So-called cluster analysis, is a well-known statistics technique that helps to group/ classify objects under one roof and Binance now used it in order to explore the top 30 cryptoassets retrieved from CoinMarketCap.
The report, which is titled, “Categorizing Cryptoassets: A Return-Driven cluster Analysis,” focuses on the correlation between cryptocurrencies in terms of price.
The research showed that based on weekly returns, large cryptoassets such as Bitcoin and Ethereum exhibit the highest correlations, but XRP displays a lower correlation and is an exception as the best diversifier amongst digital assets with a market cap above $3 billion.
Bitcoin forks (Gold and Cash), Ethereum Classic and Litecoin form a single cluster whereas other potential groups around the different effects. One of those is what they call “Binance effect” that includes cryptos as Tezos and Dogecoin, two assets not listed on Binance and each form a single child cluster.
What does cluster analysis reveal about Bitcoin ($BTC), Ripple ($XRP) and other large digital assets?@Binance Research takes a closer look in a new, in-depth report – “Categorising Cryptoassets: A Return-Driven Cluster Analysis”https://t.co/pkfjC3BN0t
— Binance Research (@BinanceResearch) April 26, 2019
Also, there are potential geographical effects such as a dichotomy between American and Asian cryptoassets. For example, it is noted in the research that Qtum (QTUM), Cardano (ADA), NEO and OmiseGo (OMG) are all based in Asia “and most of their coin-holders are located in this region”.
There is also a so-called “Coinbase listing effect” where some assets that were reported to be listed or investigated by Coinbase seemed to belong to similar clusters. For example, during the course of the study, Coinbase listed XRP, Basic attention token (BAT) and Zcoin (ZEC), of which ended up residing in a common subgroup, providing the notion that coins may exhibit similar trends in the same market conditions.
They are highlighting however that the correlations are extremely high among large-cap digital assets.
Ether and Bitcoin also exhibited an extremely high correlation (0.872) between each other and POW assets exhibited higher correlations with each other than with non-POW assets.
Dogecoin (DOGE), Tezos (XTZ), XRP exhibited the lowest correlations with other digital assets across this one-year period. Notably, XRP is less correlated in the long-term than what our previous analysis suggested across several 3-month time-periods, using daily returns.
XRP is, according to research, highly correlated with Stellar (0.73). While Stellar was initially built on the Ripple protocol, its code was forked quickly forked and revamped. As of today, Stellar and XRP code does not rely on the same common core. Yet these two digital assets still share several similarities as they both aim to “reshape the global remittance industry.”
Will This Research Help XRP?
Famous trader Peter Brandt told his 269,000 Twitter followers this week that it’s “do or die time for the XRP bag holders” as the token clings to support at $0.29.
— Peter Brandt (@PeterLBrandt) April 27, 2019
For now, XRP is still hanging pretty low, even after the endorsement from the World Bank that described Ripple’s xRapid as a “real-world solution” that was being “actively tested”. The obvious problem is regulatory cloud that still hangs over the asset regarding whether the US SEC rules it to be a utility token or a security, with Ripple’s claim that it is not the creator of XRP perhaps hard to sustain.

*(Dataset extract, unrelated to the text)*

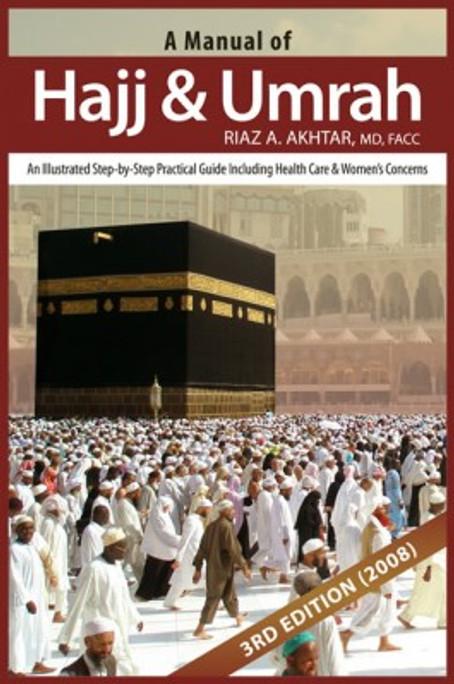 A Manual of Hajj & Umrah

By Binance’s own admission, although there is some striking clustering that may point to deeper relationships beyond the weekly return correlation, that will require data inputs from other asset characteristics.
The researchers say that their approach must be extended to include market capitalization, volume and turnover ratio. Other inputs for the cluster analysis could include hashrate, active addresses, transaction throughput and active nodes as well.

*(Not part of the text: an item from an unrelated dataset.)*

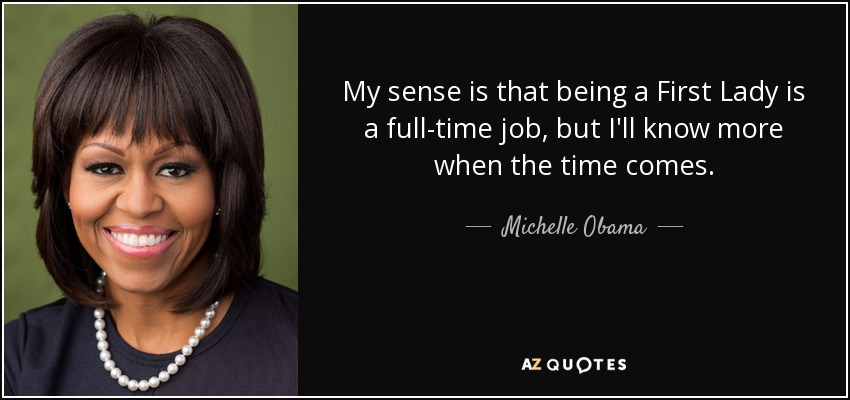 My sense is that being a First Lady is a full-time job, but I'll know more when the time comes. - Michelle Obama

The lack of the fundamental data of that sort that’s readily available for stocks, such as earnings and profits, means network metrics will be the chief way in which the cluster analysis can be improved.
“Whereas some of the results appear to be consistent with industry-defined fundamental approaches, the difficulty of finding trustworthy data may hold investors back from completing a thorough analysis on this topic. In comparison, traditional equity markets offer plenty of metrics (e.g P/E ratio, turnover, ROE) that are routinely used in research reports,” as the authors make clear.